La Banque mondiale est revenue dans sa dernière étude sur «l’Economie bleue en Tunisie» sur la nécessité du développement et de la durabilité du transport maritime dans notre pays à travers l’ensemble de la chaîne de valeur. Malgré son importance, l’institution estime que cette problématique reste complexe et loin d’être résolue dans notre pays.
Une gestion assez lourde
L’étude indique que la gestion du secteur du transport maritime est assez lourde en termes d’efficacité et de souplesse, de gestion et de réactivité. En effet, les services portuaires et maritimes sont encore largement dominés par le secteur public. Trois entreprises publiques sont impliquées, à savoir la Compagnie tunisienne de navigation (CTN) dans le transport maritime, l’Office de la marine marchande et des ports (Ommp) pour la gestion et la régulation des ports et la Société tunisienne d’acconage et de manutention (Stam) pour la manutention portuaire et l’aménagement des terre-pleins. Ils sont tous sous la tutelle de la Direction générale du transport maritime et des ports (Dgtmp) du ministère du Transport.

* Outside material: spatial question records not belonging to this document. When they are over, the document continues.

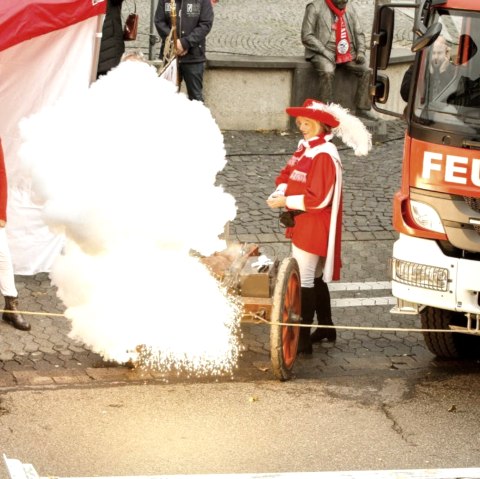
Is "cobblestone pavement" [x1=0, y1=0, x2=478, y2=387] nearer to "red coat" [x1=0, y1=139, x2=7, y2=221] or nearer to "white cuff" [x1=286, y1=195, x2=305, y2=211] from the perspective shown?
"red coat" [x1=0, y1=139, x2=7, y2=221]

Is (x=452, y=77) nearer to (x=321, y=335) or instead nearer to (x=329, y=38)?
(x=321, y=335)

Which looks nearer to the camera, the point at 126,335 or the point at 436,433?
the point at 436,433

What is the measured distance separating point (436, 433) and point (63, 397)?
256 cm

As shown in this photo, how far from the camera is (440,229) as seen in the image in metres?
8.20

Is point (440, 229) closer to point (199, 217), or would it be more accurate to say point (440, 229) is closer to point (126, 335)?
point (199, 217)

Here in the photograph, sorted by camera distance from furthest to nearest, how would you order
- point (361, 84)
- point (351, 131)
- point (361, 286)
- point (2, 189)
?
point (361, 84) → point (361, 286) → point (2, 189) → point (351, 131)

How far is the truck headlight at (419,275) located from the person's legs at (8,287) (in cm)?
307

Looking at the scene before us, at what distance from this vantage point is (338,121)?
29.1ft

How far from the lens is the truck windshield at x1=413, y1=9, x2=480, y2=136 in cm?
825

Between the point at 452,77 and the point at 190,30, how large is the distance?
20.6ft

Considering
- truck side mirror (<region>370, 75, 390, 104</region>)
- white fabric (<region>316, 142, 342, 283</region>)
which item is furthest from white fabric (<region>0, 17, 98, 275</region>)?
truck side mirror (<region>370, 75, 390, 104</region>)

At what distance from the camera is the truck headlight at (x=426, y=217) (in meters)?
8.22

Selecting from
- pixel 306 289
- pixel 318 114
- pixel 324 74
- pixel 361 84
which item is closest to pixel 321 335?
pixel 306 289

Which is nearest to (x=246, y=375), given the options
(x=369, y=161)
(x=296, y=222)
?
(x=296, y=222)
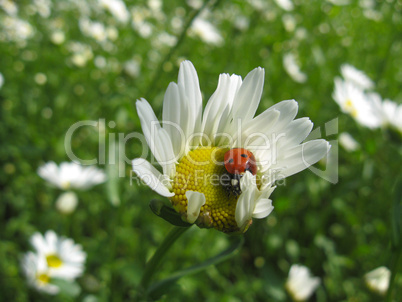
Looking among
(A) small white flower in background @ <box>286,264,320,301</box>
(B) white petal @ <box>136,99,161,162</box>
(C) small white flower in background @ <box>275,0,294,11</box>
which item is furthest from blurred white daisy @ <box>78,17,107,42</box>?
(B) white petal @ <box>136,99,161,162</box>

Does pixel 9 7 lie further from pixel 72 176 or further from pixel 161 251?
pixel 161 251

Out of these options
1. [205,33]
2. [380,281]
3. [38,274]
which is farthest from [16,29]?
[380,281]

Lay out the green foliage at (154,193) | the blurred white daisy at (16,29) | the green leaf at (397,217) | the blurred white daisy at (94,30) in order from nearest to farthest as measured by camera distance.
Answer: the green leaf at (397,217) < the green foliage at (154,193) < the blurred white daisy at (16,29) < the blurred white daisy at (94,30)

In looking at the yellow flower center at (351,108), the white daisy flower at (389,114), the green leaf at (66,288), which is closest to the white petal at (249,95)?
the green leaf at (66,288)

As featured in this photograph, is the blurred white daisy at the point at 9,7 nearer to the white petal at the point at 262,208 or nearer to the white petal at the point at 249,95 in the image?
the white petal at the point at 249,95

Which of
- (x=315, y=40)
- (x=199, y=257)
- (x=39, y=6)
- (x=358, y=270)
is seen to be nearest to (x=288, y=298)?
(x=199, y=257)

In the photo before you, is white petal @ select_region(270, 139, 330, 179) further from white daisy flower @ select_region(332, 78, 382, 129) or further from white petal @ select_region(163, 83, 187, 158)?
white daisy flower @ select_region(332, 78, 382, 129)

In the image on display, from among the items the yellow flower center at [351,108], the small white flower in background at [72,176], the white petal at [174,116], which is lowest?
the white petal at [174,116]
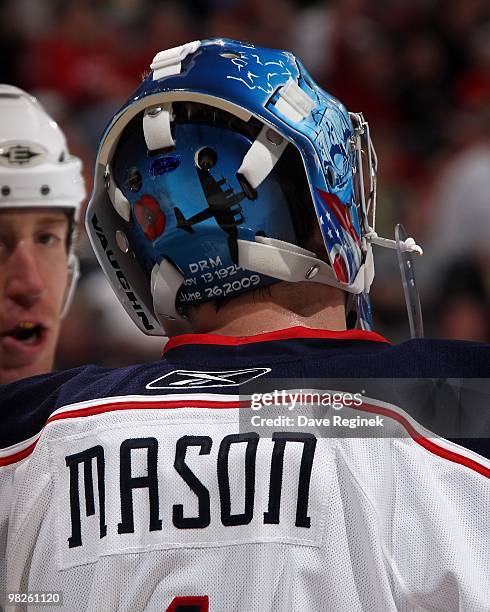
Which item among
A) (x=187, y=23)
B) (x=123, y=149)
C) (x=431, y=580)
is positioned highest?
(x=187, y=23)

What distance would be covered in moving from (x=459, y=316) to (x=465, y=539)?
332 centimetres

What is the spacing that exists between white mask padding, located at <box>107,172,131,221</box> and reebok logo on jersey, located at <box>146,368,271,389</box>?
0.42m

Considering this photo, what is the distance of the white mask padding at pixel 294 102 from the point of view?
201cm

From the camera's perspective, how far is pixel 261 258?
→ 1959 mm

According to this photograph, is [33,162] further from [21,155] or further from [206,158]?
[206,158]

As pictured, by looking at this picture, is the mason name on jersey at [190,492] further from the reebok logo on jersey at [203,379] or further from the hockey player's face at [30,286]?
the hockey player's face at [30,286]

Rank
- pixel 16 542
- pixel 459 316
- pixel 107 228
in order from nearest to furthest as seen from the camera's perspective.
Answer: pixel 16 542, pixel 107 228, pixel 459 316

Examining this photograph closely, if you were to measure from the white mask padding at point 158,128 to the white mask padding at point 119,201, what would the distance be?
0.15 meters

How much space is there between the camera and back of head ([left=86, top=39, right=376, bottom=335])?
1.98 meters

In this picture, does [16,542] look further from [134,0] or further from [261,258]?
[134,0]

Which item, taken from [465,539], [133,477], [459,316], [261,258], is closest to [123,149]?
[261,258]

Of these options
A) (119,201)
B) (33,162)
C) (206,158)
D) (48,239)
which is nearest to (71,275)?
(48,239)

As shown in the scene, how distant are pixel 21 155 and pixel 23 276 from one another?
0.31m

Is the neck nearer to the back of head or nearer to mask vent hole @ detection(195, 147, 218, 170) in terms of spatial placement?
the back of head
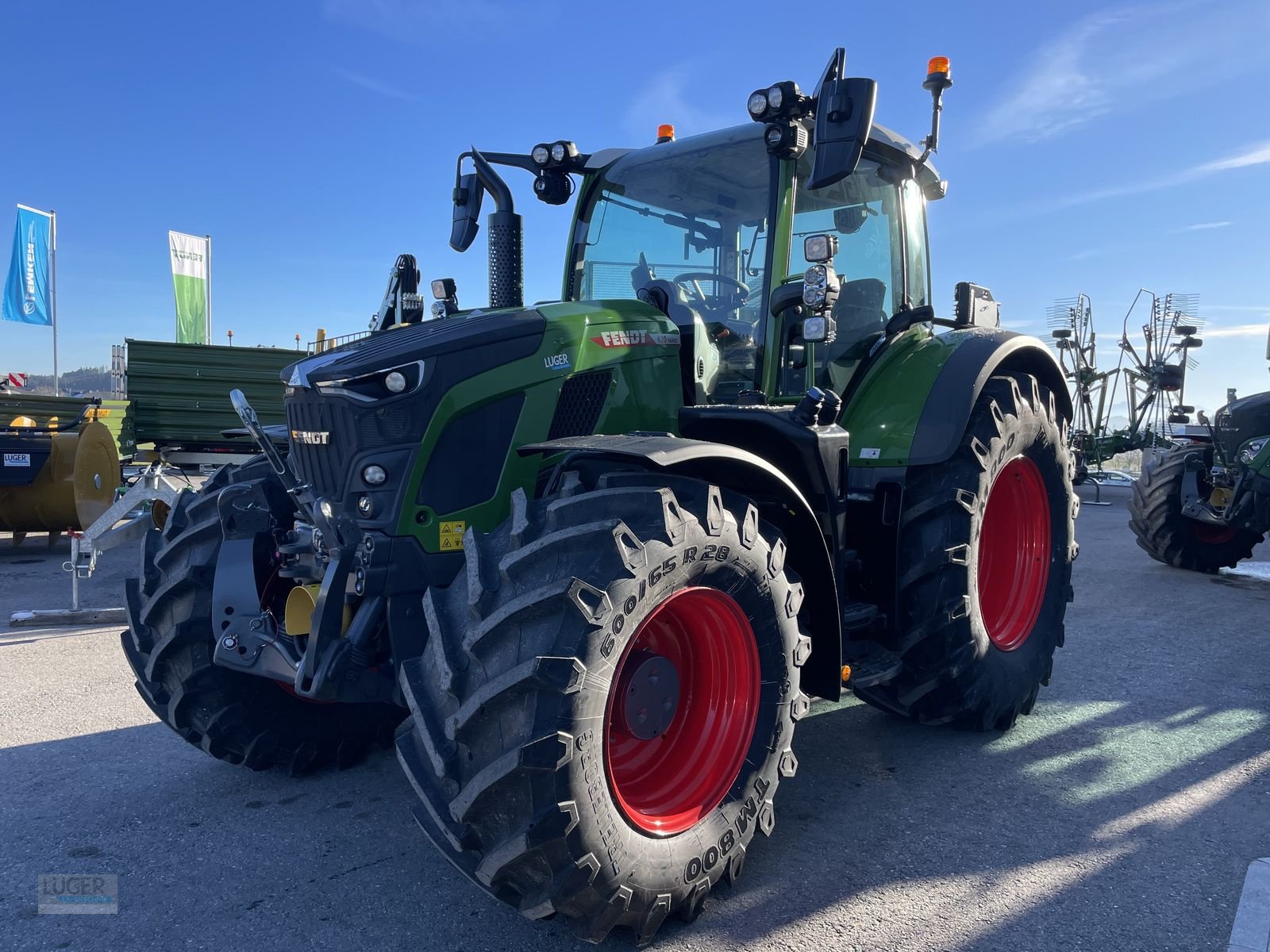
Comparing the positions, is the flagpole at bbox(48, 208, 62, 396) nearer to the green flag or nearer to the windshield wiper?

Pour le transport des passagers, il y a une focalisation uniquement sur la demande locale et non prise en compte des potentiels d’innovation vers d’autres «niches» émergentes (lien avec le tourisme). Ce mode de transport a une forte dépendance aux ressources fossiles, mais présente des impacts et des risques (bruit et rejets polluants).
Infrastructure portuaire : de la 38e à la 100e position
Le secteur rencontre aussi des difficultés énormes pour pouvoir s’adapter aux changements rapides des normes et des exigences de qualité et de coût. Confrontée, lors des deux dernières décennies, à un accroissement important du trafic de marchandises et à de nouvelles tendances dans le transport maritime, l’infrastructure portuaire tunisienne n’a pas su se moderniser.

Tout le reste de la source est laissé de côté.